Known issue: drawing heatmap for orderflow slot hightlights and bid-ask volume labels are resource-intensive.
'''
class OrderflowPlotter:
ema_n = [20, 50, 200]
macd = [12, 26, 9]
stoch_rsi = [14, 3, 3]
def __init__(self, token: str, interval: str, increment: float, ohlcv: pd.DataFrame, mp_slice: list):
self.token = token
self.interval = interval
self.increment = increment
self.ohlcv = ohlcv
self.mp_slice = mp_slice
self.plots = {} # pyqtgraph plot objects
def update_datasrc(self, ohlcv, mp_slice):
self.ohlcv = ohlcv
self.mp_slice = mp_slice
def trim_datasrc(self, keep: int = None):
'''This part yet to be fixed: trimming dataframe like this causes error in front-end (xaxis cannot be updated)'''
if keep is not None:
print(len(self.ohlcv))
if len(self.ohlcv) > keep:
self.ohlcv = self.ohlcv.iloc[-keep:]
self.mp_slice = self.mp_slice[-keep:]
print(f'Trimmed datasource as datasource length exceeds {keep}')
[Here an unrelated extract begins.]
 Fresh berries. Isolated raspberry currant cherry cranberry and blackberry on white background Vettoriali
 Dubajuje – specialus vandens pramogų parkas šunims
def calculate_plot_features(self):
self.ohlcv['d'] = [mp.delta_qty for mp in self.mp_slice]
self.ohlcv['poc'] = [mp.poc_price_level for mp in self.mp_slice]
for n in self.ema_n:
self.ohlcv[f'ema{n}'] = ta.EMA(self.ohlcv['c'], timeperiod=n)
self.ohlcv['macd'], self.ohlcv['macd_signal'], self.ohlcv['macd_diff'] = ta.MACD(self.ohlcv['c'], fastperiod=self.macd[0], slowperiod=self.macd[1], signalperiod=self.macd[2])
self.ohlcv['fastk'], self.ohlcv['fastd'] = ta.STOCHRSI(self.ohlcv['c'], timeperiod=self.stoch_rsi[0], fastk_period=self.stoch_rsi[1], fastd_period=self.stoch_rsi[2], fastd_matype=0)
'''
Uncomment this to enable text and heatmap which can be slow
'''
delta_heatmap_rows = [None] * len(self.ohlcv)
# make heatmap df
for idx in range(len(self.ohlcv)):
delta_heatmap_rows[idx] = self.mp_slice[idx].delta_profile.T
# concat rows
self.delta_heatmap = pd.concat(delta_heatmap_rows, axis=0, sort=True)
price_levels_text_rows = [None] * len(self.ohlcv)
for idx, mp in enumerate(self.mp_slice):
bidask_profile = mp.bidask_profile.reset_index().rename(columns={'index': 'p'})
bidask_profile['t'] = int(mp.timepoint.timestamp())
price_levels_text_rows[idx] = bidask_profile
self.price_level_texts = pd.concat(price_levels_text_rows, axis=0, sort=True).reset_index(drop=True)
self.price_level_texts['a'] = self.price_level_texts['a'].apply(lambda x: self.human_format(x))
self.price_level_texts['b'] = self.price_level_texts['b'].apply(lambda x: self.human_format(x))
ts = [int(t.timestamp()) for t in self.ohlcv.index]
self.pot_heatmap = self.ohlcv[['pot_ask', 'pot_bid']].copy().rename(columns={'pot_ask': 1, 'pot_bid': 0})
self.pot_df = self.ohlcv[['pot_ask', 'pot_bid']].copy().reset_index(drop=True)
self.pot_df['ts'] = ts
self.pot_df['ask_label_height'] = 1.5
self.pot_df['bid_label_height'] = 0.5
self.pot_df['ask_label'] = self.pot_df['pot_ask'].apply(lambda x: self.human_format(x))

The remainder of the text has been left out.